On Thu, 28 Feb 2019 12:05:48 -0500, Moises Hernandez <[log in to unmask]> wrote:

>Hi Paul,
>It sounds to me like a problem related to CUDA binary version and the
>architecture of the GPUs.
>Are the GPUs different on the SGE machine?
>If yes, you may need a different CUDA version of probtrackx2_gpu. Maybe
>that one does not support the GPUs of the SGE machine
>
>Moises
>
>On Thu, 28 Feb 2019 at 07:30, Paul Wright <
>[log in to unmask]> wrote:
>
>> Dear Moises et al.
>>
>> I'm using probtrackx2_gpu to run lots of small tracking jobs. My jobs run
>> fine on my local Ubuntu machine, with cuda etc. set up, and speed up the
>> process noticably compared with probtrackx2. I want to parallelize the
>> batch by sending to our Sun Grid Engine, which has a cuda machine
>> configured, but I'm getting out of memory errors. I allocated up to 16 GB
>> to each job, which should be plenty given that my local machine runs them
>> with 16 GB RAM, and the grid machine has 125 GB total.

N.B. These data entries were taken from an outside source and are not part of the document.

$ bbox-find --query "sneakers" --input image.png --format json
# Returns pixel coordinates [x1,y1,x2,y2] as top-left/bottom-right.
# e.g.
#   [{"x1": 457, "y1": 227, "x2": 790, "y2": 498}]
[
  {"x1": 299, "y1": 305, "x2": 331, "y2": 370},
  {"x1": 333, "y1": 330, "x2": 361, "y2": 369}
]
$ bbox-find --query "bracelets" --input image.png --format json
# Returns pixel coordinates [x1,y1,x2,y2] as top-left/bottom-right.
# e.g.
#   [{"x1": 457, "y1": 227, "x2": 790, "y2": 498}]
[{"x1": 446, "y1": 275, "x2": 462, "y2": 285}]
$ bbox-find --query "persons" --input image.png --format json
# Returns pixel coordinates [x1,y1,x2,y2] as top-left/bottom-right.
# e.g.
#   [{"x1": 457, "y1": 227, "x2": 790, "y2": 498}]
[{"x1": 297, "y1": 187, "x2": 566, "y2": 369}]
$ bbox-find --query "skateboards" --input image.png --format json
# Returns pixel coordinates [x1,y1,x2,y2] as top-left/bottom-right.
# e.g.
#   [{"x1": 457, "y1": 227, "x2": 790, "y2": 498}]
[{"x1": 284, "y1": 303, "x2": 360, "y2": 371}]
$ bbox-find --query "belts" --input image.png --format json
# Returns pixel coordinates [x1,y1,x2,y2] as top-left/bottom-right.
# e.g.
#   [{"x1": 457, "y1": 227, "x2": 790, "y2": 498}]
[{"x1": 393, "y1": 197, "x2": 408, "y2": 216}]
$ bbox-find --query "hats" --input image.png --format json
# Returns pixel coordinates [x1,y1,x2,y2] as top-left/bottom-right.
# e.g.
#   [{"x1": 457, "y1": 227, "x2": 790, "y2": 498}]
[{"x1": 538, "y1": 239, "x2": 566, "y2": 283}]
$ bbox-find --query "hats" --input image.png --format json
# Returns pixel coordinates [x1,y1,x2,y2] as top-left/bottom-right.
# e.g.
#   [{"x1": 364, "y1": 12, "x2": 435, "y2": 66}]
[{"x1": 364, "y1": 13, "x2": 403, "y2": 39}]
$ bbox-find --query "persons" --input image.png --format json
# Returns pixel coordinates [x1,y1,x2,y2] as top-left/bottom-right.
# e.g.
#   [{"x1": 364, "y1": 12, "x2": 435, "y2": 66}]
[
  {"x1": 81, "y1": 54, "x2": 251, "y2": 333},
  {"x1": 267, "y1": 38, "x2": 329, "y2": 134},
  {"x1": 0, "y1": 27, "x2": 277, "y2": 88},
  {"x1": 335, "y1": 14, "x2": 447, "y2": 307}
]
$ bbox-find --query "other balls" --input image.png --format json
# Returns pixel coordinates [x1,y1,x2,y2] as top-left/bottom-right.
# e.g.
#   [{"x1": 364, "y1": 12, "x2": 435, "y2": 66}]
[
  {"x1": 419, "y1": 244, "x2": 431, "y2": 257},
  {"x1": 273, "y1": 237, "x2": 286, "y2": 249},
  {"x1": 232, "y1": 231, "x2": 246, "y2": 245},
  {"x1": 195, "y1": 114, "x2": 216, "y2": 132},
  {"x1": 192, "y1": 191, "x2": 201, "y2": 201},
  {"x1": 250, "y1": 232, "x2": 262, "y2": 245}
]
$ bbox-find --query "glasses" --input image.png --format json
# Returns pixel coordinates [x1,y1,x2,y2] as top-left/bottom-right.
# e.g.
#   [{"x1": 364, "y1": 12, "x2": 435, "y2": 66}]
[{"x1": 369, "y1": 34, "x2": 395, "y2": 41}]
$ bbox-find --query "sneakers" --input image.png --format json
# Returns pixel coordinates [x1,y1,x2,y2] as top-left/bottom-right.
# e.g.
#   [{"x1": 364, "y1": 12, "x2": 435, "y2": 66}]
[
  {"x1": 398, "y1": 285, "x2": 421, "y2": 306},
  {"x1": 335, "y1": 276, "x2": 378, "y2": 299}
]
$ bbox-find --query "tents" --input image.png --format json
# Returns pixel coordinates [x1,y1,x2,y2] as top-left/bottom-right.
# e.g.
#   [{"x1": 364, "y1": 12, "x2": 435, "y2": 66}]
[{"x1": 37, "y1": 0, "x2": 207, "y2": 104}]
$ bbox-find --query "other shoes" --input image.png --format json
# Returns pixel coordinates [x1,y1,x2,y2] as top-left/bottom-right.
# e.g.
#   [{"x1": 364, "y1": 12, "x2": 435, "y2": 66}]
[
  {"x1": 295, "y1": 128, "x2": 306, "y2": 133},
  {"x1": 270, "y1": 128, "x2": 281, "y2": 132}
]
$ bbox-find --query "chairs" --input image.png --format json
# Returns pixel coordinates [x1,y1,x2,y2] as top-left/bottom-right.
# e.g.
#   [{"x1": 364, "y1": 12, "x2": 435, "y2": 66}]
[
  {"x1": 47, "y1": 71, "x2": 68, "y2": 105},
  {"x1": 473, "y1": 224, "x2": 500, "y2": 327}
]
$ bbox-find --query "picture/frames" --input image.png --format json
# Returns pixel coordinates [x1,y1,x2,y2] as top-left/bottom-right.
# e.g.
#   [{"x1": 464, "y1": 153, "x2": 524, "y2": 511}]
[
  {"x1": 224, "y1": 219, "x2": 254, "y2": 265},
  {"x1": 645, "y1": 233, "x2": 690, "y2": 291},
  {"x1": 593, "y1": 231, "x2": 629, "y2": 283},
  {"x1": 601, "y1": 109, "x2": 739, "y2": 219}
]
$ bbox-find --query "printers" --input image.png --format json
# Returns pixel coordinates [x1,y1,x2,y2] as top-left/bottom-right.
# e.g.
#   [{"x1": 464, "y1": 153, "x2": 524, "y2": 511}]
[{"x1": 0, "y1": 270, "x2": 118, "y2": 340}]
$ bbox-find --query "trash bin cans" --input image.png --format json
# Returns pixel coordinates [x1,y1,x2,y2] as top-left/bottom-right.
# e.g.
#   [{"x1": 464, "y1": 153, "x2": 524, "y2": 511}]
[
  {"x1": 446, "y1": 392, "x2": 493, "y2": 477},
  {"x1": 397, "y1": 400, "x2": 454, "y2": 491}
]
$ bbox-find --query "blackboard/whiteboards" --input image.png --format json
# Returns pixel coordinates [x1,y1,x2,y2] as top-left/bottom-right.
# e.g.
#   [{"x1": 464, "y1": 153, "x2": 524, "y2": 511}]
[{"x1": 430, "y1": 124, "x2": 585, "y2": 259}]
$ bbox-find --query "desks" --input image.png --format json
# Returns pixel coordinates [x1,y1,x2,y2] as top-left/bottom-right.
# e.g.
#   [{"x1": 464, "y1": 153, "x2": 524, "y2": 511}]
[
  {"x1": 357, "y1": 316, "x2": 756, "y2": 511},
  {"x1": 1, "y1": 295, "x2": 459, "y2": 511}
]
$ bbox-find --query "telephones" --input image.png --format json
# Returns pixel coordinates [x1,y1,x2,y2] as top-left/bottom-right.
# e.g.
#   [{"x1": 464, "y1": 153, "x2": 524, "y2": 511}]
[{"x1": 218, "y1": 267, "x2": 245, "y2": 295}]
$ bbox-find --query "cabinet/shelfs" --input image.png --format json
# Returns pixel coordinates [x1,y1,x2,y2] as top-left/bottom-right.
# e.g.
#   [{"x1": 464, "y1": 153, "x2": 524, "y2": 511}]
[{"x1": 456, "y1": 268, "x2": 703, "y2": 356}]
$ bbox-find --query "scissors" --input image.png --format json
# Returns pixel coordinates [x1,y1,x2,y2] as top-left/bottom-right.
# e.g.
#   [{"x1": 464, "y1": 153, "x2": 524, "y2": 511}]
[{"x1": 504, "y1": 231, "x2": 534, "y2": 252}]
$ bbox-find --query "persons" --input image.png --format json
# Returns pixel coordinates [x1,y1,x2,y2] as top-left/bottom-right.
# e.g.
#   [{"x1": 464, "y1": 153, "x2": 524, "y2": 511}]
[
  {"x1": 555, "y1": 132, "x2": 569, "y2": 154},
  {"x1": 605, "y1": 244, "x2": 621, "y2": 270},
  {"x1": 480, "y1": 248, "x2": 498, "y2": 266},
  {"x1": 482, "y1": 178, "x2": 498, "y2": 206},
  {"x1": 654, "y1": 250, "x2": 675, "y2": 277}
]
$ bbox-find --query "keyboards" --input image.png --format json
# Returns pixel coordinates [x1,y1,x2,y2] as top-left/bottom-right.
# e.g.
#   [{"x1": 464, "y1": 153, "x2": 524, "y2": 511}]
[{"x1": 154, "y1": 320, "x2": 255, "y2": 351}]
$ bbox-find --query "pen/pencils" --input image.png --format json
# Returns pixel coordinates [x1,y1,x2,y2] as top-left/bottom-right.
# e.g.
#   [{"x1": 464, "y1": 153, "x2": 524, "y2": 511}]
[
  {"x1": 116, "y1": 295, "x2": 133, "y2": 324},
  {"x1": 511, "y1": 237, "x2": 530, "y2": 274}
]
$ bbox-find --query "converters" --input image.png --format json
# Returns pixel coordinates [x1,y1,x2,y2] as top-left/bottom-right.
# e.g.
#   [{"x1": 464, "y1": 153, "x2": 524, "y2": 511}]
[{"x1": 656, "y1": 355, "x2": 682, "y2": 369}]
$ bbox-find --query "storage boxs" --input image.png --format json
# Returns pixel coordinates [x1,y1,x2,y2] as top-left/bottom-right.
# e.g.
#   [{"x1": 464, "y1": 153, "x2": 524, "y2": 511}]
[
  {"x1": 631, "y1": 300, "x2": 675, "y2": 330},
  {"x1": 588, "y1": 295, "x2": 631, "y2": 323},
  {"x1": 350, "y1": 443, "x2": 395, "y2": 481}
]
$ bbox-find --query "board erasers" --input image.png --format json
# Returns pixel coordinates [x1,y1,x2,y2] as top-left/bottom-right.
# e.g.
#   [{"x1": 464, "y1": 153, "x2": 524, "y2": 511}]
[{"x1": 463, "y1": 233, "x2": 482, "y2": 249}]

Our admin checked
>> the logs, and nvidia-smi reports that the job barely used any RAM (copy
>> below), so we're trying to figure out what is triggering the error on the
>> grid but not on the local machine. (The same job runs OK using the regular,
>> non-gpu version of probtrackx2).
>>
>> Please let me know if you can help diagnose the problem. I'm happy to
>> produce whatever logging you need if you tell me how.
>>
>> Best wishes
>>
>> Paul Wright
>>
>> Command:
>> /software/system/fsl/fsl-6.0.0/bin/probtrackx2_gpu -s
>> /data/stcog05.bedpostX/merged -m /data/stcog05.bedpostX/nodif_brain_mask -x
>> /data/stcog05.probtrack/masksSeed.txt -V 2 --dir=/data/stcog05.probtrack
>> --forcedir --network --waypoints=/data/stcog05.probtrack/masksWaypoint.txt
>> --waycond=OR --onewaycondition
>> --avoid=/data/stcog05.probtrack/masks/ventricles --opd -l
>>
>> stdout:
>> PROBTRACKX2 VERSION GPU
>> Log directory is: /data/stcog05.probtrackx
>> Running in network mode
>> Number of Seeds: 2640
>> Dimensions Network Matrix: 2 x 2
>>
>> Time Loading Data: 22 seconds
>>
>>
>> ...................Allocated GPU 0...................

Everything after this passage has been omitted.